Using the records below, copy out exactly the line that contains "genus: Martes" and every line that follows it, up to and including the last, and no others.
Data supplied: Begin
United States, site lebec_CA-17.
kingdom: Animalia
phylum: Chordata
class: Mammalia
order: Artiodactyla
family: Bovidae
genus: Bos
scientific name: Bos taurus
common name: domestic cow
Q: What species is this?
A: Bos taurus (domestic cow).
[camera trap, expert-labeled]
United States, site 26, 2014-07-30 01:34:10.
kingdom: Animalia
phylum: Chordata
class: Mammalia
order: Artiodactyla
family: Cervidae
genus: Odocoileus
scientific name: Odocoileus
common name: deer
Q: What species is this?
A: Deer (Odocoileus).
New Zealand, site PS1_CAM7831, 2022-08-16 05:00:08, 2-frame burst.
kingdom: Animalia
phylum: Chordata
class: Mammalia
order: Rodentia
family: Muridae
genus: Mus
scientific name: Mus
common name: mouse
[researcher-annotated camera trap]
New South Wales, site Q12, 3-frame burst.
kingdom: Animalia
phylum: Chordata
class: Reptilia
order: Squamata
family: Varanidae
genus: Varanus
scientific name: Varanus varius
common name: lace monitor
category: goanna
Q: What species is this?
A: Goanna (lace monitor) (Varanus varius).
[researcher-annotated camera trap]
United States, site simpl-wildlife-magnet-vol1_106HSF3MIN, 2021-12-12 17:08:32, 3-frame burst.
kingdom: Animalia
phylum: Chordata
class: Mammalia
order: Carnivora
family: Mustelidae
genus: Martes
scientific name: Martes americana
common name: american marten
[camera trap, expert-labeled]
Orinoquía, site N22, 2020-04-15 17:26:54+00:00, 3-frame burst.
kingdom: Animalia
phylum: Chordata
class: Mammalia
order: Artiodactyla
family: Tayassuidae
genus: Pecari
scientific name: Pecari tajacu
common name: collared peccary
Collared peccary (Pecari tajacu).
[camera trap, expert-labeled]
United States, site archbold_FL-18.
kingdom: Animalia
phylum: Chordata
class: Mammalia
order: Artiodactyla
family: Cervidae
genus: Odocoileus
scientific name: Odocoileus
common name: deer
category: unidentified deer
Data supplied: End
▸ **Response area**
genus: Martes
scientific name: Martes americana
common name: american marten
[camera trap, expert-labeled]
Orinoquía, site N22, 2020-04-15 17:26:54+00:00, 3-frame burst.
kingdom: Animalia
phylum: Chordata
class: Mammalia
order: Artiodactyla
family: Tayassuidae
genus: Pecari
scientific name: Pecari tajacu
common name: collared peccary
Collared peccary (Pecari tajacu).
[camera trap, expert-labeled]
United States, site archbold_FL-18.
kingdom: Animalia
phylum: Chordata
class: Mammalia
order: Artiodactyla
family: Cervidae
genus: Odocoileus
scientific name: Odocoileus
common name: deer
category: unidentified deer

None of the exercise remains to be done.